Taxonomically informed parsing of kraken2 report output.
I find simple parsing of kraken2 output report can be a bit annoying. If you
parse only using the percentage/number of reads assigned, then you end up
not only with Salmonella enterica but also everything between Salmonella enterica
and root. If you filter to only include species or genus, then you could end up
missing something significant at a higher level.
This script will read in a kraken2 report, establish the taxonomic relationships between the results, and then print out as many or as few taxonomic levels as you like, starting from the "tips".
2020-10-01 This software is fresh out of the box. Please sanity check results and report any bugs.
required named arguments:
-i INHANDLE Path to kraken report file (default: None)
optional arguments:
-h, --help show this help message and exit
-n SAMPLE_NAME Sample name to be included in output. If not give,
will take everything before the first period of the
file name. (default: None)
-l NUMBER_OF_LEVELS How far up from each tip do you want to check? If not
working as expected, you may ned to alter -r as well.
(default: 2)
-p PERCENT_READS_ASSIGNED_THRESHOLD
Minimum threshold of percent_reads_assigned for
reporting (default: 0.05)
-r TAXONOMIC_RANKS Taxonomic ranks which you want to report given in
comma-separated, upper-case format, no spaces. Rank
codes should reflect Kraken2 output documented here ht
tps://github.com/DerrickWood/kraken2/wiki/Manual#sampl
e-report-output-format. Don't include number
indicating sub-ranks. If not working as expected, you
may need to alter -l as well. (default: S,G)

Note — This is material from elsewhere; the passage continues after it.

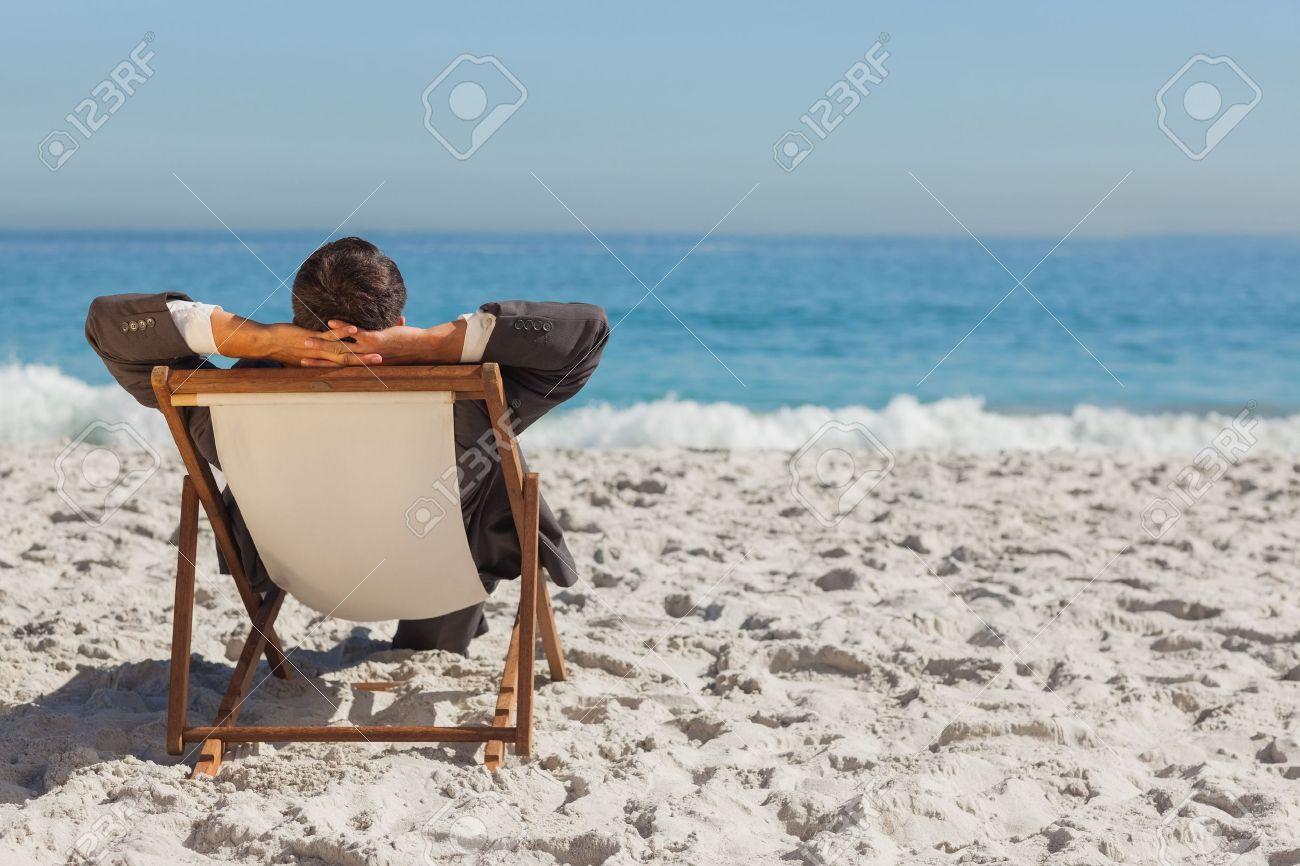 banque dimages jeune homme daffaires de dtente sur son transat sur la plage - Transat De Plage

-t Include this option if you want to print the tree
(default: False)
Defaults:
python kraken2_scripts/parse_kraken2_report.py -i example.kraken_report.txt -n sample1
Report species, genus and family (note the -l is set to 3 as well).

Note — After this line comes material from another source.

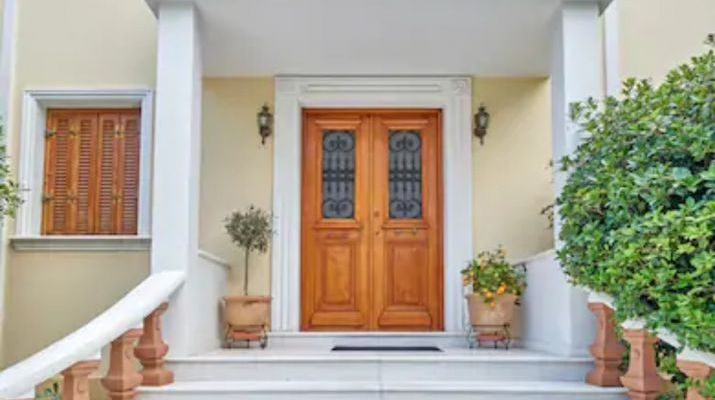how to equip the entrance to the house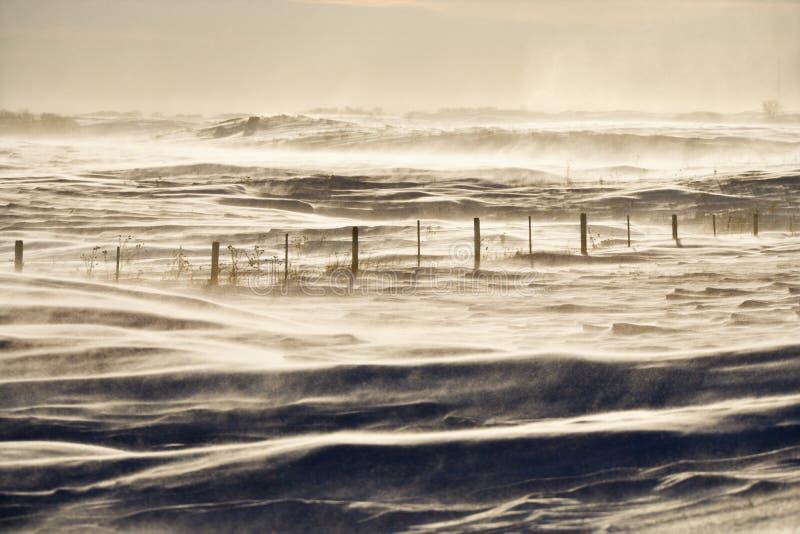 Snowy-Landschaft mit Zaun. stockbilder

python kraken2_scripts/parse_kraken2_report.py -i example.kraken_report.txt -l 3 -r S,G,F
This is quite a good option (considering switching the default), print all the "tips" which meet the percentage of reads mapped criteria.
parse_kraken2_report.py -l 1 -r S,G,F,O,C,P,K,D -i example.kraken_report.txt
Uses the python package anytree which can be installed from pip. Developed using anytree v2.8.0.